_YOUR INSTRUCTIONS_
Retype, word for word, each line between the lines holding "resting: 8%" and "common name: red deer", inclusive, and leave the rest of the data alone.

_MATERIAL FOR THIS TASK_
◆ ◆ ◆ ◆
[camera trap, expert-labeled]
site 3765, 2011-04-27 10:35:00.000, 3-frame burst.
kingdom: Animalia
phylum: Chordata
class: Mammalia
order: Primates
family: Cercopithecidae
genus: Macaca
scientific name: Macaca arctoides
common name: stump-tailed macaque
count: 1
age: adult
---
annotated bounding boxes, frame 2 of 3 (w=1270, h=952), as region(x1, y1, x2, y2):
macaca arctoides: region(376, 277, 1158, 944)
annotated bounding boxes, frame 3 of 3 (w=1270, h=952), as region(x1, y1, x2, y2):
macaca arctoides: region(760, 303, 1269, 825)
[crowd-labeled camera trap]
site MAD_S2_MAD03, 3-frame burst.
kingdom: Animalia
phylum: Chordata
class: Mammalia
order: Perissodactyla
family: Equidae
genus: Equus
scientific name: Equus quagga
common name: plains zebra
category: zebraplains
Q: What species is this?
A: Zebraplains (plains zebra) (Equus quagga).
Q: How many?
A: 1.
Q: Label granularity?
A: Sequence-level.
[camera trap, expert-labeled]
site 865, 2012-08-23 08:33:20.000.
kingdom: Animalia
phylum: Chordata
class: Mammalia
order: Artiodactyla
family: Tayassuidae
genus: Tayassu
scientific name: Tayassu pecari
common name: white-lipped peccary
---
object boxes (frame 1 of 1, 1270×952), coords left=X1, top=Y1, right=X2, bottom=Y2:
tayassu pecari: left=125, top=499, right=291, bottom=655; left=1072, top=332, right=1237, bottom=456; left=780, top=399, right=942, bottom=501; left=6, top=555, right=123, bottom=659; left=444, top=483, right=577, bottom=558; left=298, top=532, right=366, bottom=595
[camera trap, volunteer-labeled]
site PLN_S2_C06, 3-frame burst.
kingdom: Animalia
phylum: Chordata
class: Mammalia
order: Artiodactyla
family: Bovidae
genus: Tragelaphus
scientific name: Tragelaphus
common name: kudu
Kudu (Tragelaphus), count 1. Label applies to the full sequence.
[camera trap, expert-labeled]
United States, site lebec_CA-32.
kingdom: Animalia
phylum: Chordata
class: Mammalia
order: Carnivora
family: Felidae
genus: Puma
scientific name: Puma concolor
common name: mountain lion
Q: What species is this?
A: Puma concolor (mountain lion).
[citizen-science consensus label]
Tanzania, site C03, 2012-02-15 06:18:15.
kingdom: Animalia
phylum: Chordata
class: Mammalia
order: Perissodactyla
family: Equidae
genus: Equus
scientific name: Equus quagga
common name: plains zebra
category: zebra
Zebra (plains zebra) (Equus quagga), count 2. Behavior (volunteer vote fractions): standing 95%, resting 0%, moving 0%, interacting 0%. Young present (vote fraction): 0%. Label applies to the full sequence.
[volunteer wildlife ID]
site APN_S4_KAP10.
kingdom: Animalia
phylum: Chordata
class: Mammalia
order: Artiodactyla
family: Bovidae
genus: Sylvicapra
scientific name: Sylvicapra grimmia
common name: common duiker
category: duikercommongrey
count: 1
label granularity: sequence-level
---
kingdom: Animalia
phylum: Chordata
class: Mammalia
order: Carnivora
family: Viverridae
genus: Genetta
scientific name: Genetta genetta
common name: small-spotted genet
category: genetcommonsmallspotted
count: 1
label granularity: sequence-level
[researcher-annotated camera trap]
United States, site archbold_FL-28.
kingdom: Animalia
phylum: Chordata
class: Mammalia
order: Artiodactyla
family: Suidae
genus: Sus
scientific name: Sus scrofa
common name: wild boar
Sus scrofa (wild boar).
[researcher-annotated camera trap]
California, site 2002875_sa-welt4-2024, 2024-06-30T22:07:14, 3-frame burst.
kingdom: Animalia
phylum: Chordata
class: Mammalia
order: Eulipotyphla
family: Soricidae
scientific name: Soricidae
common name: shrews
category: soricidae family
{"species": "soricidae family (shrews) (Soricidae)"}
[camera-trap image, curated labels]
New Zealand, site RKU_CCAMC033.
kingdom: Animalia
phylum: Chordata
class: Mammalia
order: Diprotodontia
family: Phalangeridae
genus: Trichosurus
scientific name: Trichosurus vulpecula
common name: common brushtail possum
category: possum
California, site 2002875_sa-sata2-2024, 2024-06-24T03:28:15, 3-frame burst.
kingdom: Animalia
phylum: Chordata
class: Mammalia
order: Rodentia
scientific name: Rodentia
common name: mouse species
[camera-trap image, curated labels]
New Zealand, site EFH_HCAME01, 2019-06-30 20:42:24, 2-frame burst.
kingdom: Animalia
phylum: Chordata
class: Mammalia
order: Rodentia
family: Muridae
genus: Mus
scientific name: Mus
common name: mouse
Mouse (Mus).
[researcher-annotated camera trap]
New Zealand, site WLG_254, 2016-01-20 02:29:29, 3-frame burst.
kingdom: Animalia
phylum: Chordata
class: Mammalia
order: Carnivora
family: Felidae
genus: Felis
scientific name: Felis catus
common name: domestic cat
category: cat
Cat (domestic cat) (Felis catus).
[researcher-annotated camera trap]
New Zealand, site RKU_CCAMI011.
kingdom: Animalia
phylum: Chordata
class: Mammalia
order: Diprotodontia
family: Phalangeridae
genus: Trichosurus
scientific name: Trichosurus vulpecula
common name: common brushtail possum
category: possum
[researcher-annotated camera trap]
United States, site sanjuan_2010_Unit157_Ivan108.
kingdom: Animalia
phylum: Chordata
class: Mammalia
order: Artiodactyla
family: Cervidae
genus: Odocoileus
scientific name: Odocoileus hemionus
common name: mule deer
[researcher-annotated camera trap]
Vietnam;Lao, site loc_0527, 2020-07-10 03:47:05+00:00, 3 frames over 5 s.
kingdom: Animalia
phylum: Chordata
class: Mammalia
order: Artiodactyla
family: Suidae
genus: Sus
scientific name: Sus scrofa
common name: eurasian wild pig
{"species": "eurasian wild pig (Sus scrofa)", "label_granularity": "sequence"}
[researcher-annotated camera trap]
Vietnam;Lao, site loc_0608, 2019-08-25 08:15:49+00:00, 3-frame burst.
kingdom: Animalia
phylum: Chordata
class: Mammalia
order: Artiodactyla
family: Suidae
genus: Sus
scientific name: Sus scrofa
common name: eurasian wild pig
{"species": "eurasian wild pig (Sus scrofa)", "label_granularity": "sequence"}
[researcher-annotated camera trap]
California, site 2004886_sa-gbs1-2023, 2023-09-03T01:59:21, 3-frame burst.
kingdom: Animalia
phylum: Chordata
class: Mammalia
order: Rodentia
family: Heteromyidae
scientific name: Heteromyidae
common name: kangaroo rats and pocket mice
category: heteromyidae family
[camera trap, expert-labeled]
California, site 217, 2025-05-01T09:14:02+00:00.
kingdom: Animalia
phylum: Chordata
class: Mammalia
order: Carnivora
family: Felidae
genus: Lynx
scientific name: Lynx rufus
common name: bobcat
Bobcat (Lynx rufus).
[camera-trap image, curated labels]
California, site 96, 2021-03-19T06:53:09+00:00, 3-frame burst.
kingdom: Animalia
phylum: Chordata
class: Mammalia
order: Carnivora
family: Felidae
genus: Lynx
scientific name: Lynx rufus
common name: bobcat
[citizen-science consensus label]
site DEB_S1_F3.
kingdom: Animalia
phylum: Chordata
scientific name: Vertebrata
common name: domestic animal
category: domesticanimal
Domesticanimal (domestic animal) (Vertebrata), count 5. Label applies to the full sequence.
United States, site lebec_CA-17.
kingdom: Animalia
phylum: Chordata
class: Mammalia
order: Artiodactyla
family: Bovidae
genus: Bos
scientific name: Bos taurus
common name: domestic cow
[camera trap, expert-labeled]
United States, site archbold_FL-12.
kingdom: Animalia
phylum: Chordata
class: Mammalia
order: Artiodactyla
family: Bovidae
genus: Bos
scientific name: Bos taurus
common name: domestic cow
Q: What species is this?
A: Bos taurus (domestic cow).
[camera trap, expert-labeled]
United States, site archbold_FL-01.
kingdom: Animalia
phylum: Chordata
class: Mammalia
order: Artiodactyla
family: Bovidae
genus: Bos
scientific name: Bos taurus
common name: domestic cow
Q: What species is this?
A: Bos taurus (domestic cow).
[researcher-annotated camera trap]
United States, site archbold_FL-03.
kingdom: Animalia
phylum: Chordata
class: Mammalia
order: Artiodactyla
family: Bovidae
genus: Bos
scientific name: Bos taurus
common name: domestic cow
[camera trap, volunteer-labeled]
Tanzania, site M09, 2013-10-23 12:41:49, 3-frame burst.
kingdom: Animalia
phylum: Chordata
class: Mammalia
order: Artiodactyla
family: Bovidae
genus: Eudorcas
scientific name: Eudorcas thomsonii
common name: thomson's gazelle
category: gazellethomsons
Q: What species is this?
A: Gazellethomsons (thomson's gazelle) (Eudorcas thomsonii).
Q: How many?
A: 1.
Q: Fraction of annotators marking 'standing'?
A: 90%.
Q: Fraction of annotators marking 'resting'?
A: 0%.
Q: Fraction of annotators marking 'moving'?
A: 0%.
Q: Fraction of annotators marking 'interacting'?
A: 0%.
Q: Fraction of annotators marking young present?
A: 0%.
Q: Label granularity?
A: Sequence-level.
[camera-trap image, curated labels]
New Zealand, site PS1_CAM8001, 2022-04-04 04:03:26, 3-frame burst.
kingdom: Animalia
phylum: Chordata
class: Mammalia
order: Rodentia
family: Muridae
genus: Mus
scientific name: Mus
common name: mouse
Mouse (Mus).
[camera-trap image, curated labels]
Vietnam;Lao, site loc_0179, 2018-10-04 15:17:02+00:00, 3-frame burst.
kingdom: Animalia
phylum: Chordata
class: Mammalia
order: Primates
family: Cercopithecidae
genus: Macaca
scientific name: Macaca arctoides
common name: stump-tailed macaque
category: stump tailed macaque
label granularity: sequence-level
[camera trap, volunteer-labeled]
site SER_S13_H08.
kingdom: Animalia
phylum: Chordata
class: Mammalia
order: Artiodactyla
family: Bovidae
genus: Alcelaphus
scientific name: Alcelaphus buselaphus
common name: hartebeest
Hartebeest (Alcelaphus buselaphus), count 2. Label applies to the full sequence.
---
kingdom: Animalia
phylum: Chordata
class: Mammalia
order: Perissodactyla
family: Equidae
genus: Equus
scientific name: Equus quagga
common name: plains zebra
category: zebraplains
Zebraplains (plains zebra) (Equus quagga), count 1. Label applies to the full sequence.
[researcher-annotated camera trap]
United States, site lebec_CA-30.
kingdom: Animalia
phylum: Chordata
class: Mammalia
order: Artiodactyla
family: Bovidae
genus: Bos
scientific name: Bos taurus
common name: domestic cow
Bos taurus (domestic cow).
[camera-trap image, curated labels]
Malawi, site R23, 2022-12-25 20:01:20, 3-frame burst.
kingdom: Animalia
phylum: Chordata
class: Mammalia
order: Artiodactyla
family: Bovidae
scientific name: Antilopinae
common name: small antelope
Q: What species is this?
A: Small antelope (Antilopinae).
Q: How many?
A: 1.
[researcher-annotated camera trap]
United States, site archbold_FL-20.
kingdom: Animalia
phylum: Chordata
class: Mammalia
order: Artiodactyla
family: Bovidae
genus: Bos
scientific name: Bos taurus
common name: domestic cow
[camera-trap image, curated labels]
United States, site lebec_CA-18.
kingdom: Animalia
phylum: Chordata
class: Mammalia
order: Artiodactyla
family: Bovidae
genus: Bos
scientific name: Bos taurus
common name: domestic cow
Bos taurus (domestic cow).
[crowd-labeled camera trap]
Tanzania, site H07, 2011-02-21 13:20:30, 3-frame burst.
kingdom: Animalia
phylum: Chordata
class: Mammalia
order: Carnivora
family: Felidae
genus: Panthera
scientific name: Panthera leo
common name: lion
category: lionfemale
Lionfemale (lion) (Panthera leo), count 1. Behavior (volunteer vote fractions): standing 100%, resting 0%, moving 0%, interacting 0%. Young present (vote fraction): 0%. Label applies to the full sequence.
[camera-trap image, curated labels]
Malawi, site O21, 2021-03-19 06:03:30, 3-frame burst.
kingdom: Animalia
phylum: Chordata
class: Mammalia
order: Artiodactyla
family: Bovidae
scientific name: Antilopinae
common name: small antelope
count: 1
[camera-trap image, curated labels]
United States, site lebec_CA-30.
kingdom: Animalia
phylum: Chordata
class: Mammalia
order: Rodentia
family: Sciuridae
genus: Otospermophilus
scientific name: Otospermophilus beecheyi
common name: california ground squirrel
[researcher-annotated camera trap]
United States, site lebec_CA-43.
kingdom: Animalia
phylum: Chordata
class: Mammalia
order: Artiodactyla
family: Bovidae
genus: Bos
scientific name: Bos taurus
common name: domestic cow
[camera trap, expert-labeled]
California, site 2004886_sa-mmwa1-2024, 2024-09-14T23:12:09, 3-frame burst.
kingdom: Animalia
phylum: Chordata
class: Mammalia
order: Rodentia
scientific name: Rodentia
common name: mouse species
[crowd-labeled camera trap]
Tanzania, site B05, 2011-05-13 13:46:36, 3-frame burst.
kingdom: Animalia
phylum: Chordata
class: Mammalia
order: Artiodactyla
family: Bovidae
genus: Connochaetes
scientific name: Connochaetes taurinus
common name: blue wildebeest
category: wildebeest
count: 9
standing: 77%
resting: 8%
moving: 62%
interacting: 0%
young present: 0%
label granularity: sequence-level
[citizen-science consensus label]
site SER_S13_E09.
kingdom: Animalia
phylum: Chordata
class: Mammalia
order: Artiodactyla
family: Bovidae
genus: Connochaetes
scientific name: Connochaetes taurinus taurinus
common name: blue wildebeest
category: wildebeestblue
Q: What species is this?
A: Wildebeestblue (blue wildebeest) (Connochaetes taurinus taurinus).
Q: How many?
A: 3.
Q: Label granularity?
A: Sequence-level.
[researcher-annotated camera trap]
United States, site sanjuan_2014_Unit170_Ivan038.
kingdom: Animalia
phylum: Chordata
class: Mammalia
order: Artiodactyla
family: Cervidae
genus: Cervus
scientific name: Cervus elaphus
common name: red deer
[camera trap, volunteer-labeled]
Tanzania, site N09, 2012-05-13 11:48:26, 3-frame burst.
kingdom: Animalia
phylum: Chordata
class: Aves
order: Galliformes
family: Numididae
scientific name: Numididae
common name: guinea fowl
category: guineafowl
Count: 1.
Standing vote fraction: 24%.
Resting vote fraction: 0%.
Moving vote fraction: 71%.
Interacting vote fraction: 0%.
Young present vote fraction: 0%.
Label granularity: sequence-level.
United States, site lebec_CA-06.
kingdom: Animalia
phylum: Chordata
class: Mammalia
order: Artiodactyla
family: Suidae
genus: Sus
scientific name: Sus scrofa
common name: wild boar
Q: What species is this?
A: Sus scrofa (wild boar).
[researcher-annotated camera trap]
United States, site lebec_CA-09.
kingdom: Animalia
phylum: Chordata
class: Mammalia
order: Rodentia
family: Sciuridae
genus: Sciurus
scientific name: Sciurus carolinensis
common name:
◆ ◆ ◆ ◆
_SOLVED EXERCISE_
resting: 8%
moving: 62%
interacting: 0%
young present: 0%
label granularity: sequence-level
[citizen-science consensus label]
site SER_S13_E09.
kingdom: Animalia
phylum: Chordata
class: Mammalia
order: Artiodactyla
family: Bovidae
genus: Connochaetes
scientific name: Connochaetes taurinus taurinus
common name: blue wildebeest
category: wildebeestblue
Q: What species is this?
A: Wildebeestblue (blue wildebeest) (Connochaetes taurinus taurinus).
Q: How many?
A: 3.
Q: Label granularity?
A: Sequence-level.
[researcher-annotated camera trap]
United States, site sanjuan_2014_Unit170_Ivan038.
kingdom: Animalia
phylum: Chordata
class: Mammalia
order: Artiodactyla
family: Cervidae
genus: Cervus
scientific name: Cervus elaphus
common name: red deer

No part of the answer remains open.